Aristóteles Onassis, el magnate que "robó" Maria Callas, es uno de los principales villanos en la autobiografía de Zeffirelli. Cuenta que en 1965, cuando Onassis y Callas vivían su celebérrimo romance, el armador le invitó al yate Christina, anclado junto a su isla privada, Skorpios, y se lo llevó en una motora para intentar seducirle: "Onassis me rodeó los hombros con el brazo y me susurró al oído versos de Dante, el gesto se convirtió en un abrazo, sus labios rozaban mi oreja". "Sabía que Onassis había tenido experiencias homosexuales en su juventud, y que a los 20 años fue amante de un teniente turco que le protegió durante el saqueo de Esmirna", cuenta Zeffirelli, para cerrar un incidente que acabó en nada. El magnate griego aparece en el libro como un personaje sádico, mezquino y manipulador.

Zeffirelli, católico y conservador, no perdona nada a los comunistas, y recuerda con amargura el funeral de su amado Visconti: "Los comunistas, a los que Luchino había entregado el alma y la reputación, quisieron quedárselo para ellos incluso muerto, porque aún les era útil. Qué tristeza. Entre cánticos de Bandiera rossa el féretro fue introducido en la iglesia

[jesuita de San Ignacio, en Roma], donde esperaban los familiares, los amigos y una inmensa multitud".

Tampoco perdona al entorno de Maria Callas y arroja un montón de sospechas sobre la muerte de la diva, cuyo testamento nunca apareció: "Inmediatamente tras su muerte, el apartamento de Maria, con todo su contenido, fue acaparado por el clan de los griegos, la Devetzu y la odiada hermana de Maria, Jackie, que voló a París con su marido, un ambiguo abogado griego 25 años más joven que ella. Lo que ocurrió entonces en aquel apartamento sigue siendo un secreto (...) ¿Quién ordenó incinerar el cuerpo de Maria con tanta prisa? ¿Había alguien que quería evitar una eventual autopsia? ¿Fue envenenada Maria? ¿Había exagerado la dosis de los medicamentos? Dependía desde hacía tiempo de barbitúricos y anfetaminas, pero ningún médico se los habría recetado a una mujer con problemas cardiacos. ¿Quién se los suministraba? ¿Quién quería desembarazarse de ella?".

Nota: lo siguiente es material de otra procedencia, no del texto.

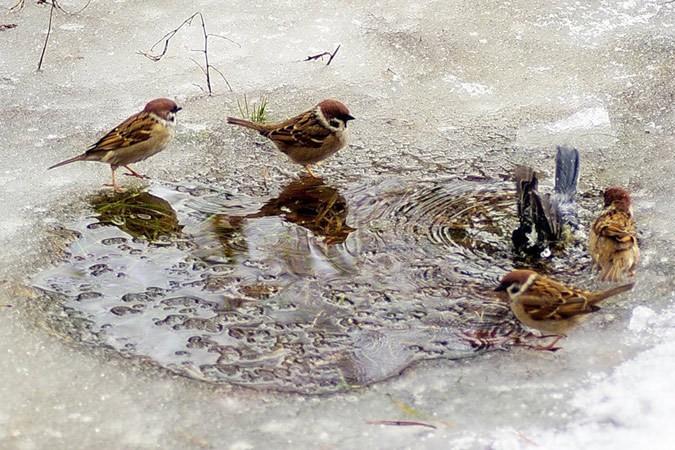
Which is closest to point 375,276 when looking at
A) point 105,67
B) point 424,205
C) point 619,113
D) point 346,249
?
point 346,249

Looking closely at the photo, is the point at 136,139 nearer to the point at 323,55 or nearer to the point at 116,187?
the point at 116,187

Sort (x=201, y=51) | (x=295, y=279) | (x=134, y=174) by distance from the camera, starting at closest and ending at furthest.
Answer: (x=295, y=279) < (x=134, y=174) < (x=201, y=51)

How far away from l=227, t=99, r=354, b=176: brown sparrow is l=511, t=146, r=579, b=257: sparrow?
1.23 metres

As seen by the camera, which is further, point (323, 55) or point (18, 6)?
point (18, 6)

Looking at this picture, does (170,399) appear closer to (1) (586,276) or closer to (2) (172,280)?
(2) (172,280)

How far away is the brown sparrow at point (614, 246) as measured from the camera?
4988 millimetres

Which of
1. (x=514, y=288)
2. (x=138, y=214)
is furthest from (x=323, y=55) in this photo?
(x=514, y=288)

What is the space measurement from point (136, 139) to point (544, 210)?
7.77 feet

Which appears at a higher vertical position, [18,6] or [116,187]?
[18,6]

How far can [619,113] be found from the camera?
674 cm

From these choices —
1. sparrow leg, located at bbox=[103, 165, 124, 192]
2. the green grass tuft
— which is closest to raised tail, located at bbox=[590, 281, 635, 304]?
the green grass tuft

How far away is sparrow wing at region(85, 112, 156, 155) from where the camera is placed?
6.00 meters

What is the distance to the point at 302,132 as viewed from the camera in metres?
6.09

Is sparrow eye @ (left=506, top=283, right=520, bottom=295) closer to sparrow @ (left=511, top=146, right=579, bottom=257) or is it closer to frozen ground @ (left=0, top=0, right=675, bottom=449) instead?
frozen ground @ (left=0, top=0, right=675, bottom=449)
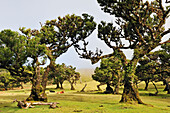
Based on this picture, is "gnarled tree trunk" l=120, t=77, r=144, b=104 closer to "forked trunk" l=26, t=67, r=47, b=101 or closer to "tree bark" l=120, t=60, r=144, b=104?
"tree bark" l=120, t=60, r=144, b=104

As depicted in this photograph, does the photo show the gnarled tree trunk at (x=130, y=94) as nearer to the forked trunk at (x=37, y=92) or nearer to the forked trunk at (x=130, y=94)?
the forked trunk at (x=130, y=94)

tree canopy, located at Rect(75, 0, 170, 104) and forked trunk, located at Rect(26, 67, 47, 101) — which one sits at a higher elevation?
tree canopy, located at Rect(75, 0, 170, 104)

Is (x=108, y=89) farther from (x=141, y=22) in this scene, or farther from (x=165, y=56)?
(x=141, y=22)

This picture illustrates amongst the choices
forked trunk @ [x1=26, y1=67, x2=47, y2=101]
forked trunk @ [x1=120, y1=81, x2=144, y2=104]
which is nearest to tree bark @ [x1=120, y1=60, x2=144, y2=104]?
forked trunk @ [x1=120, y1=81, x2=144, y2=104]

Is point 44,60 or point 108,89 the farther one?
point 108,89

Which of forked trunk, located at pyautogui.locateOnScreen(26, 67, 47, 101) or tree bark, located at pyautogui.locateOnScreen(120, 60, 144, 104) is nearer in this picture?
tree bark, located at pyautogui.locateOnScreen(120, 60, 144, 104)

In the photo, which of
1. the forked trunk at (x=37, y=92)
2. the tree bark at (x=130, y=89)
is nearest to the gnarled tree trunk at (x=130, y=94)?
the tree bark at (x=130, y=89)

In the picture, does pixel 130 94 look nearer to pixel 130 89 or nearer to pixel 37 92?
pixel 130 89

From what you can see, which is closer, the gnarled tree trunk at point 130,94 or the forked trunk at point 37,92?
the gnarled tree trunk at point 130,94

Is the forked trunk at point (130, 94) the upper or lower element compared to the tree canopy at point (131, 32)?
lower

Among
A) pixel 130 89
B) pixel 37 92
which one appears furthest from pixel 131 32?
pixel 37 92

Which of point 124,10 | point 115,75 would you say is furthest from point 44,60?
point 115,75

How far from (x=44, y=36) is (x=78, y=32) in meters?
6.50

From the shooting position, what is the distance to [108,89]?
49.1 metres
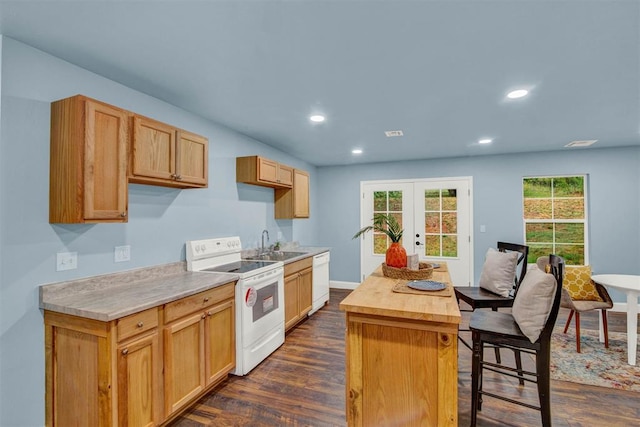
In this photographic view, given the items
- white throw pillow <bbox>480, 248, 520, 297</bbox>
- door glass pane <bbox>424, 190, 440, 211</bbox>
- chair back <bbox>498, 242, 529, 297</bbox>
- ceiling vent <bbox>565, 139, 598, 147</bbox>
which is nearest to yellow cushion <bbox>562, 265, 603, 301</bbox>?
chair back <bbox>498, 242, 529, 297</bbox>

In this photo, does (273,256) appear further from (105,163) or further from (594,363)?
(594,363)

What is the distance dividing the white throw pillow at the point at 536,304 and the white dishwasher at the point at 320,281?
2782 mm

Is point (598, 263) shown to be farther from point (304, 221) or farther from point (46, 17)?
point (46, 17)

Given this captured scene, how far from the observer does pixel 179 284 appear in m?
2.35

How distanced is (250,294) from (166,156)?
1.38 meters

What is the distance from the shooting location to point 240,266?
3.18 meters

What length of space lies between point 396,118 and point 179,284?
262cm

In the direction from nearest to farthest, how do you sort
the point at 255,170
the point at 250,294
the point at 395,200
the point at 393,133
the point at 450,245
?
1. the point at 250,294
2. the point at 255,170
3. the point at 393,133
4. the point at 450,245
5. the point at 395,200

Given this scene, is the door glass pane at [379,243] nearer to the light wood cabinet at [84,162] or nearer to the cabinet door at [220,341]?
the cabinet door at [220,341]

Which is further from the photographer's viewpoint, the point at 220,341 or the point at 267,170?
the point at 267,170

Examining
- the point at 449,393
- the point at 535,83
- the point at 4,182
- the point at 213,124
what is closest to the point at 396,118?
the point at 535,83

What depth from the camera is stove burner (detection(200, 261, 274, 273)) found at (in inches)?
116

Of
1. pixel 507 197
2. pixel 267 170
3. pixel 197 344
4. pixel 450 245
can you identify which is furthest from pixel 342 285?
pixel 197 344

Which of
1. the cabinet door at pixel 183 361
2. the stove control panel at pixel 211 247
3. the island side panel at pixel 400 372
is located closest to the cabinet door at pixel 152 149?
the stove control panel at pixel 211 247
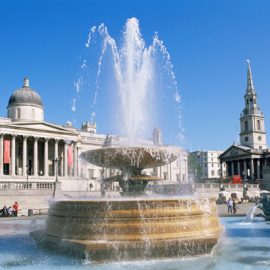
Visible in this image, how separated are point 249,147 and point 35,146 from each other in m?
64.1

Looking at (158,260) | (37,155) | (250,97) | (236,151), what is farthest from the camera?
(250,97)

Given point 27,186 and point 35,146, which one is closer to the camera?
point 27,186

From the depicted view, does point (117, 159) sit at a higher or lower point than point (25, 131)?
lower

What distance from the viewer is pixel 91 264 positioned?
9.98 meters

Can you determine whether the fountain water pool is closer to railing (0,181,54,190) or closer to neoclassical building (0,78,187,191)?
railing (0,181,54,190)

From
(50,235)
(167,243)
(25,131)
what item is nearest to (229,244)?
(167,243)

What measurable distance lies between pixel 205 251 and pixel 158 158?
3904 mm

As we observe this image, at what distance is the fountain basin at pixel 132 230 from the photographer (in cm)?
1034

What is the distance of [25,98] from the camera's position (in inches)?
2466

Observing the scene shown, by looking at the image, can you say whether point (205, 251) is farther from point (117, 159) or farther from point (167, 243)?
point (117, 159)

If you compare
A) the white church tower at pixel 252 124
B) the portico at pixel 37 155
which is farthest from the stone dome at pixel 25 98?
the white church tower at pixel 252 124

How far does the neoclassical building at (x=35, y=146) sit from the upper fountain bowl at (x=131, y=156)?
4085 centimetres

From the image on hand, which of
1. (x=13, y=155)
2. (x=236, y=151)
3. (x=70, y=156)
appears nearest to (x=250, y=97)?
(x=236, y=151)

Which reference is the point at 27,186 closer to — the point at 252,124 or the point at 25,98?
the point at 25,98
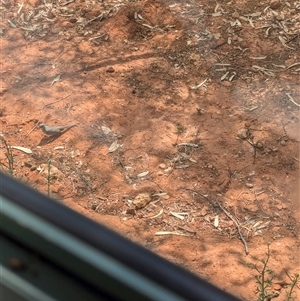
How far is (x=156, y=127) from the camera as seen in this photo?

En 2004, un lote de joyas de Maria Callas fue subastado, en nombre de un cliente anónimo, por Sotheby's. Un diario reveló que el vendedor era un griego llamado Devetzu, heredero de la secretaria.

La autobiografía contiene una prolija enumeración de todos los trabajos, montajes y éxitos de Franco Zeffirelli, quien recuerda que sigue en activo (firma la escenografía de la polémica Aida, célebre por la deserción del tenor Roberto Alagna, que ha inaugurado este mes la temporada de la Scala), y se despacha con la crítica: "La ignorancia, la incompetencia y, sobre todo, la falta de pasión de muchos críticos son evidentes. Para algunos de ellos soy una reliquia del pasado, el representante de un estilo teatral abandonado por las nuevas generaciones de directores. El hecho de que mi trabajo siga sobreviviendo impávido, pese a su hostilidad, les irrita profundamente".